Bunu ona getirip getirmemem, nasıl getireceğim, hatta getirip getirmemin değerli olup olmadığı konusunda bir süre düşünüyorum. Diğer oyuncular bundan O KADAR rahatsız değiller veya muhtemelen bu noktada bir şeyler söylerlerdi, belki de daha iyisini beklediğim için sorun bende? Bu bir yıldan fazla bir süredir hayalini kurduğum kampanyaydı, belki de onu çok fazla idealize ediyorum, elbette mükemmel olmayacak.

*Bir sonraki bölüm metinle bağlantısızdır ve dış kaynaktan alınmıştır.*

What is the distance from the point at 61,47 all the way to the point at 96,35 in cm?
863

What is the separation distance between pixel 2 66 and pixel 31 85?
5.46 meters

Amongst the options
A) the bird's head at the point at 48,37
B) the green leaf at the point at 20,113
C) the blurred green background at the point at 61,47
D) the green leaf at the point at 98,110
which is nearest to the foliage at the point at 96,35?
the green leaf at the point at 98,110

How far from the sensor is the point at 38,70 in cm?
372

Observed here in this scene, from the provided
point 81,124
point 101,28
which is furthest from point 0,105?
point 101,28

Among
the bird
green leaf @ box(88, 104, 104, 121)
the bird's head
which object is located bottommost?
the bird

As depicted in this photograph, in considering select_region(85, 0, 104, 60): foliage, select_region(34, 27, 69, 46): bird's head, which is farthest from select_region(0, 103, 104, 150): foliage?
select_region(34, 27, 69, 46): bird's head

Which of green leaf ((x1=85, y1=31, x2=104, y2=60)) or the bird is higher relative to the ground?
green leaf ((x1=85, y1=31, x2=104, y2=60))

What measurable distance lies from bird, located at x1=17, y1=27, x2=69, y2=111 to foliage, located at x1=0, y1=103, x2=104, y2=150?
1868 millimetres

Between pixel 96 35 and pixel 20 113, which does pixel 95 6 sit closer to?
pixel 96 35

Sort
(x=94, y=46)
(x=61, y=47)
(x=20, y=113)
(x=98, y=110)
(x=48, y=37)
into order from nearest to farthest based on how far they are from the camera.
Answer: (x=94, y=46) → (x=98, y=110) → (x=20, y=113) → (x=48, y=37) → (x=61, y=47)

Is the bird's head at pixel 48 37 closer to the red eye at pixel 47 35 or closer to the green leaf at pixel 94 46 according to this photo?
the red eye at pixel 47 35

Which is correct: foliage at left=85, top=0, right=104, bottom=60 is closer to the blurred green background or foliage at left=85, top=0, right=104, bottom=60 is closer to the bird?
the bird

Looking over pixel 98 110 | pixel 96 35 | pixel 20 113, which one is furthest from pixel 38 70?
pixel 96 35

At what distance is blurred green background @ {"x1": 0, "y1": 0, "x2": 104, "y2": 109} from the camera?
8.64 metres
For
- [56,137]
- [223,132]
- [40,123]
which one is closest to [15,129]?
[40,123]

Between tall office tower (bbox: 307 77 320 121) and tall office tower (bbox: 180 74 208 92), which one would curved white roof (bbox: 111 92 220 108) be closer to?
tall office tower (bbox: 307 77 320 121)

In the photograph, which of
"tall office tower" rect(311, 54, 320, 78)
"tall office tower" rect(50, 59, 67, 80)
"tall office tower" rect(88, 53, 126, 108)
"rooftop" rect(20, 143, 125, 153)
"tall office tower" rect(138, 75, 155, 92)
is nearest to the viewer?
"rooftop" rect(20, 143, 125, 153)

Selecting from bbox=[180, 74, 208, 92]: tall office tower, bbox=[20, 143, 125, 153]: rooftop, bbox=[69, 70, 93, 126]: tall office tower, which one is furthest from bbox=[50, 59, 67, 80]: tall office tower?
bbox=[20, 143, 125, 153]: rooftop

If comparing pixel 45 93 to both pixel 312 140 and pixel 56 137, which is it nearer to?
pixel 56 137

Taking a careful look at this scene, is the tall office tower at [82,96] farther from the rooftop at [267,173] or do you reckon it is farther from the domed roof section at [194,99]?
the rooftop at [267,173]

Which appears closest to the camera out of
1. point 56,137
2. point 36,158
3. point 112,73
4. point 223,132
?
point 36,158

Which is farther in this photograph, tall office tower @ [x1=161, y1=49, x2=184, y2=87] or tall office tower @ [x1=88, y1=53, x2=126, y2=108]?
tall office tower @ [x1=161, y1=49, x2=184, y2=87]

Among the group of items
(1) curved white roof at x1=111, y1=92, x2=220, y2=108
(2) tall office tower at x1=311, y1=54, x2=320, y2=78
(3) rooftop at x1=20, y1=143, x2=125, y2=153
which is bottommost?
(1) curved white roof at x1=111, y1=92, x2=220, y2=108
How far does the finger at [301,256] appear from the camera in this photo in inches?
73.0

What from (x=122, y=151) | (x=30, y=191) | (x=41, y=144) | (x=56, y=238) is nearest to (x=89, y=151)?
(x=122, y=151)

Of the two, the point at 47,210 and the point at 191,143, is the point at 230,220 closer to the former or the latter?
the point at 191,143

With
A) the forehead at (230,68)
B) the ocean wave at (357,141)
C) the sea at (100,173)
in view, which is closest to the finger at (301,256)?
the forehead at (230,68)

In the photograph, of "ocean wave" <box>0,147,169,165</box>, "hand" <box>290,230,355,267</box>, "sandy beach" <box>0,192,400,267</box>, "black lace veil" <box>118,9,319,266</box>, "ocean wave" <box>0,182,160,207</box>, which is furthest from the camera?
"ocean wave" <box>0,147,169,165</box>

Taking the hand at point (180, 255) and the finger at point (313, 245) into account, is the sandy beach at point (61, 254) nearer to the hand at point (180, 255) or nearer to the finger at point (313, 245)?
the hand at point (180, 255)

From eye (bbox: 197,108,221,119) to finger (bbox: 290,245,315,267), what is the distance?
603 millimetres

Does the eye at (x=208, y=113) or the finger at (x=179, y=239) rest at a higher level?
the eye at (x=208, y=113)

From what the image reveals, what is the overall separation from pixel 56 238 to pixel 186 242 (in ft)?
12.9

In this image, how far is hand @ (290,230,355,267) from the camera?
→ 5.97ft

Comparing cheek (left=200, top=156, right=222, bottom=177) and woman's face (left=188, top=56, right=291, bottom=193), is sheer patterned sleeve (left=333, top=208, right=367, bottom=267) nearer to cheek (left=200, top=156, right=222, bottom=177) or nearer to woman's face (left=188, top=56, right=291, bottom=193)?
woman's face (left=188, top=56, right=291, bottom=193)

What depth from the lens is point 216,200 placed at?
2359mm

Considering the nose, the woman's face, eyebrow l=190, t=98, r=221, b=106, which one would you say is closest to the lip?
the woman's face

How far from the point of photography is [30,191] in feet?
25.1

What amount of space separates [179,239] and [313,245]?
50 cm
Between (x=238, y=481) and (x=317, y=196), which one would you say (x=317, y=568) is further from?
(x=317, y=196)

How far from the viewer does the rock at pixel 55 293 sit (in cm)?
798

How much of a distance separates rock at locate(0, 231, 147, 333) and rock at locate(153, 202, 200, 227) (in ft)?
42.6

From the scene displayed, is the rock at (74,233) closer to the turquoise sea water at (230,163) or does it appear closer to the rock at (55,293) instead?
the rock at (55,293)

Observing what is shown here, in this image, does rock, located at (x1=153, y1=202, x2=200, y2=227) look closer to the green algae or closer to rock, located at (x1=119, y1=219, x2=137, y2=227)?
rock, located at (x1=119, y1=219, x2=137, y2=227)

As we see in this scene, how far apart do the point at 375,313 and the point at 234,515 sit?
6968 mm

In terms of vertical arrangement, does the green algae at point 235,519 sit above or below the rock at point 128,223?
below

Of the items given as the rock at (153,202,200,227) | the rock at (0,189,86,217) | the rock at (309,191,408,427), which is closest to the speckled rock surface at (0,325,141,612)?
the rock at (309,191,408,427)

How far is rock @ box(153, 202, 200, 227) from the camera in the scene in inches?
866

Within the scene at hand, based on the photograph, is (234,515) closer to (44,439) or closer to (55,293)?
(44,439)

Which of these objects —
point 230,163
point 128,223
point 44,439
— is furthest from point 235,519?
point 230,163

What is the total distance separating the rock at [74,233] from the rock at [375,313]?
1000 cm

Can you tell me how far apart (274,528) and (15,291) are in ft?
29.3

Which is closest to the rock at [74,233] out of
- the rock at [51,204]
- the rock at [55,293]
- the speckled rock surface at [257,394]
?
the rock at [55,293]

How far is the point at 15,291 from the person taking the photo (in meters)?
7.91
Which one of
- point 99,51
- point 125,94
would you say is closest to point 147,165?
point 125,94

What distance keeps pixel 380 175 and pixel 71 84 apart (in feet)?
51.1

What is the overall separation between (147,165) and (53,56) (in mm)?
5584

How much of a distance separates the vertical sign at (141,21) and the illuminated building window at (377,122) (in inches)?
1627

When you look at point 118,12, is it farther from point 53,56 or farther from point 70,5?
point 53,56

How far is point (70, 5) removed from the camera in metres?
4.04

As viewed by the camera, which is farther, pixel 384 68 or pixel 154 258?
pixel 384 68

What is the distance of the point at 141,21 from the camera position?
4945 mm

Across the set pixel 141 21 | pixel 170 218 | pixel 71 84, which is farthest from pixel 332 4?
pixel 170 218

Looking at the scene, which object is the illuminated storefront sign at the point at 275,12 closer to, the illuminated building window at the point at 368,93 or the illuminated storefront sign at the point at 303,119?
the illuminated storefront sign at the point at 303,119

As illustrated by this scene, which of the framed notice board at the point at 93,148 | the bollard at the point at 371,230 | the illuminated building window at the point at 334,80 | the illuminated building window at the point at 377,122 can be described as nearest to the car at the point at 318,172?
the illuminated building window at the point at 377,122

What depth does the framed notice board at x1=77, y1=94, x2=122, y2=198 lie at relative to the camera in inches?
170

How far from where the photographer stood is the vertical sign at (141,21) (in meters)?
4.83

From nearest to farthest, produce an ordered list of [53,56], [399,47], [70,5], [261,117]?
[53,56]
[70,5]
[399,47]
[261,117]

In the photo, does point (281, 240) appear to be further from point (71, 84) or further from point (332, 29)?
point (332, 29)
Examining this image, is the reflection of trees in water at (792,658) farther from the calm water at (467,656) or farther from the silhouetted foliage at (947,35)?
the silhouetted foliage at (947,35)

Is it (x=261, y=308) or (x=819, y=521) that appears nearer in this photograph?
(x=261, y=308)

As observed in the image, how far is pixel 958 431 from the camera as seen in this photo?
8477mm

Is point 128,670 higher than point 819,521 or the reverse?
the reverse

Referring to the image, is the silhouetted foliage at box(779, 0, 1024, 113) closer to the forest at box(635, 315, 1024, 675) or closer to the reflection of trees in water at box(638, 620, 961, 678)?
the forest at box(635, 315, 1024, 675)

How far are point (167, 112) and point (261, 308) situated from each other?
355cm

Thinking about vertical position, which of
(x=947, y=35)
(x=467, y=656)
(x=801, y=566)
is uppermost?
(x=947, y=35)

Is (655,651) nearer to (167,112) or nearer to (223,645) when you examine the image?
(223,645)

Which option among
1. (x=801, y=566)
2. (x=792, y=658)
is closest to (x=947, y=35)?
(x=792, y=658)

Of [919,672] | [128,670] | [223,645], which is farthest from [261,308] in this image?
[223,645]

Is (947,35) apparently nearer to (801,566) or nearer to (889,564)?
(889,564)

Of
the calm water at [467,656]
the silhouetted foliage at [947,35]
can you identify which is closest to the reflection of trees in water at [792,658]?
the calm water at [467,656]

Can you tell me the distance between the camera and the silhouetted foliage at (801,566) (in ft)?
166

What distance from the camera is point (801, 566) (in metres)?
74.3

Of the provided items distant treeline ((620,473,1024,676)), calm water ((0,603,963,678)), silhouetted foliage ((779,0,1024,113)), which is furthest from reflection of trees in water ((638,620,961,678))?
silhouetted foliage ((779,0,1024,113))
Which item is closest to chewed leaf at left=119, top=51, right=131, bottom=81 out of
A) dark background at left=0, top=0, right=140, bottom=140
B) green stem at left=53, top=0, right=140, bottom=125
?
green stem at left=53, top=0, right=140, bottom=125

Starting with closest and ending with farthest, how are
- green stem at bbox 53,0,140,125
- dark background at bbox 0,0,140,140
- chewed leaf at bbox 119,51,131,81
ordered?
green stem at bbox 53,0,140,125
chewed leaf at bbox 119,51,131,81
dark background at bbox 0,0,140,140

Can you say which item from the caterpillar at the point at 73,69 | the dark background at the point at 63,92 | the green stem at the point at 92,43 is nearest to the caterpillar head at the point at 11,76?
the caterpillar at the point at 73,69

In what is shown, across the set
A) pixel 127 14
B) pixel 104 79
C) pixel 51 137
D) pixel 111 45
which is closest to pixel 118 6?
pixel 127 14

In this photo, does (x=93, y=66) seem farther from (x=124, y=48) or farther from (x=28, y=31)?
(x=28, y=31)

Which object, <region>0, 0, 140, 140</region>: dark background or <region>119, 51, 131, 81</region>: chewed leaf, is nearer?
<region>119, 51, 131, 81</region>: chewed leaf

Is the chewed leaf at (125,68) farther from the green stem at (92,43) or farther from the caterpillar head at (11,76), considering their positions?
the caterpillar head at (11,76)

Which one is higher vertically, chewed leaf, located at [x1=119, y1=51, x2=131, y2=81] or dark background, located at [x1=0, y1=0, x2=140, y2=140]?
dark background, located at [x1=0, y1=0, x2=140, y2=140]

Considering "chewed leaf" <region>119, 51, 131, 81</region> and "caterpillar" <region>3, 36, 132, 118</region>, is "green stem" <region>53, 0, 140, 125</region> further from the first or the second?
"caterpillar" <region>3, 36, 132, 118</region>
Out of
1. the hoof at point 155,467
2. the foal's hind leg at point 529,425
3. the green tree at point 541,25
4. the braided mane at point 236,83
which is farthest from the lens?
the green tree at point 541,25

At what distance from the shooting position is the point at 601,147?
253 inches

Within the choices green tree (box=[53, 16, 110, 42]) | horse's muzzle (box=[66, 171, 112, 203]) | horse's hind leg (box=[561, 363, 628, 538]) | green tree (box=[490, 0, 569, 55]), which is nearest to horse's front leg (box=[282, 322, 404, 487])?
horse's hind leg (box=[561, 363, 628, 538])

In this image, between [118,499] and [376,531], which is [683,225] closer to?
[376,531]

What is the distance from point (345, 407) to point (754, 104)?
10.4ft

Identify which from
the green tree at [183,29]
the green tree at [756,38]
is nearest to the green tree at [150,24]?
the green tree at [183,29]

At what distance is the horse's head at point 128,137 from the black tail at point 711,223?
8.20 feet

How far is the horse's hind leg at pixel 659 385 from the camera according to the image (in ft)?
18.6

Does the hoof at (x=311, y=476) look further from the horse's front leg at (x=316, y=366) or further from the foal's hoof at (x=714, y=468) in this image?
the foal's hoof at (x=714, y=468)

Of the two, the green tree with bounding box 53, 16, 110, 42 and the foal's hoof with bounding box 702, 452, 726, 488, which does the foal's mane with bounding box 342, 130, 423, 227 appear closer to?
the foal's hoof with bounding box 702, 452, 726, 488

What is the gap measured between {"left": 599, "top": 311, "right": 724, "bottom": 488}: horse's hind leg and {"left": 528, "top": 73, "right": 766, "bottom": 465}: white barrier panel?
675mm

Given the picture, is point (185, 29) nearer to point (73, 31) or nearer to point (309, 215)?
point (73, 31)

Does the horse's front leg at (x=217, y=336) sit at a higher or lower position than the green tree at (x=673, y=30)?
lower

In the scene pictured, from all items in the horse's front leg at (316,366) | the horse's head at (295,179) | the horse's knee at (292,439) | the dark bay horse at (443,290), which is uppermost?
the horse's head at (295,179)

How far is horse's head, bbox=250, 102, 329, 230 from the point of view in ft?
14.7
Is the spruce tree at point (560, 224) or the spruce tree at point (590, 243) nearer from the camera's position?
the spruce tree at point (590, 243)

Sonunda ona bir mesaj göndermeye karar veriyorum ve oldukça uzun bir süre onu olabildiğince kibar ve saldırgan olmayan hale getirmeye çalışıyorum. "Hissediyorum" cümleleri, DEARMAN tekniği, net bir şekilde ona kızgın olmadığımı, bunun birlikte çözebileceğimiz bir sorun olduğunu ve gerekli değişiklikleri yapmasında ona destek olmak için burada olduğumu açıklamak için bildiğim tüm sağlıklı iletişim stratejilerini kullanıyorum :)
İlk başta biraz iyi yanıt veriyor. Kızgın olduğunu anlayabiliyorum ama en azından beni dinliyor, tekrar büyük bir sorun olmadığını açıklıyorum, daha önce dile getirmediğim için özür diliyorum, sadece bunun herkes için eğlenceli olmasını istiyorum. Sohbetin gidişatından oldukça memnunum, iletişim için harika!
Ertesi gün bana "nasılsın?" diye mesaj atıyor ve büyük bir fırtınanın yaklaştığını biliyorum çünkü bana sadece sorunları hakkında konuşmak istediğinde nasıl olduğumu soruyor. Geriye dönüp bakıldığında kırmızı bayrak. Karakterini öldürmemi istiyor ve ona ya bu karaktere ya da oyuna devam edebileceğini ve bunu atlatabileceğimizi temin etmeye hazırlanıyorum. Arkadaş olmak istemediğini söylemesini beklemiyorum. Bana açıkça ondan nefret ettiğimi ve onun ciddiye almamasının onun ruhsal hastalığından kaynaklandığını söylememin engellilere karşı ayrımcı bir davranış olduğunu söylüyor (hangi ruhsal hastalığın ona aptalca şakalar yapmasına neden olduğunu bilmiyorum...??). Bana ASLA TEKRAR İLETİŞİME GEÇMEMEMİ söylüyor. Çılgınlığını azaltmasını istediğim için.
Bir arkadaşımı kaybetmenin şoku geçtikten ve kendimi suçlamayı bıraktıktan sonra, tüm bu durumun ne kadar absürt olduğu gerçekten üzerime çöküyor. Tam olarak ne oldu. Neden zaten bu kadar uzun süre onunla arkadaştım. Gerçekten ne oluyor?